2  An army ready to be used. John Simpson writes: ‘A Saudi government minister told me, a month before the invasion of Iraq in 2003, that he had pleaded with Dick Cheney. Cheney had told him there was no alternative. “All right, then, tell me why you have to invade Iraq,” the Saudi minister said. “Because it’s do-able,” Cheney replied. In other words attacking Iraq was an easy way of demonstrating America’s strength.’ (p210f)

3  The false belief that the Iraqi population would greet the Americans as liberators. ‘Few of those who mattered once George W Bush had become president… seemed to have known anything about the deep division between Arab Sunnis and Shi’ites in Iraq… When the CIA … warned of the likely consequences of an invasion, their reports were ignored.’ (p49)

The ‘primary source’ of the false belief that the invasion would be welcomed by Iraqis was Ahmad Chalabi, a wealthy Sh’ite exiled to America after the uprisings in Iraq following the first Gulf War.

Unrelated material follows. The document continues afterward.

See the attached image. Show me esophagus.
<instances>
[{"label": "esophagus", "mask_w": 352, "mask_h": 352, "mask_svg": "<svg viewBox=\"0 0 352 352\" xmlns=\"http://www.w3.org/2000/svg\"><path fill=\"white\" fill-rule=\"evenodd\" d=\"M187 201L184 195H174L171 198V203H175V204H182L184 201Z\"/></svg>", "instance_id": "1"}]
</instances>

He ‘was found guilty in absentia at a trial in Jordan on charges of corruption.’ ‘After 2003 it became commonplace to accuse Chalabi of having acted as a conscious agent for Iran, by persuading the American president to take out Iran’s chief enemy, Saddam Hussein.’(p49) Iran was certainly the biggest beneficiary of the invasion and could well have duped Bush’s America.

We in Britain now have to live with the shame of having gone along with this gung-ho blood-stained fiasco. We were ideally placed as the friend America needed to speak the truth – the truth about the divisions in Iraq which would erupt, the truth about aggressive armies being counterproductive when hearts and minds have to be won, the truth about the need to live with vulnerability to terrorism, as we had been doing for years with the IRA. We failed completely, God help us, and instead chose to collude with all the violent lies.

Our troops are now not in Iraq but they continue in Afghanistan. All that applied to Iraq also applies to Afghanistan. The bombing and then invasion of Afghanistan was clearly revenge for 9/11. We were told that Osama bin Laden was hiding there and the objective was to hunt him down. Today he is still at large, still broadcasting. The Taliban were attacked because they harboured Al Quaeda. After 9/11 the US Army had to hit back at someone – or else what was the point of their existence? The Taliban were an easy target. Yet the population of Afghanistan has not welcomed our soldiers with open arms. The effects of tribal divisions there too have been misunderstood and miscalculated. We have brought much extra suffering to the Afghans.

Simpson writes that Iraq is another Vietnam. Afghanistan is too – but we Brits are there alongside the Yanks. We will suffer ignominy and judgement together.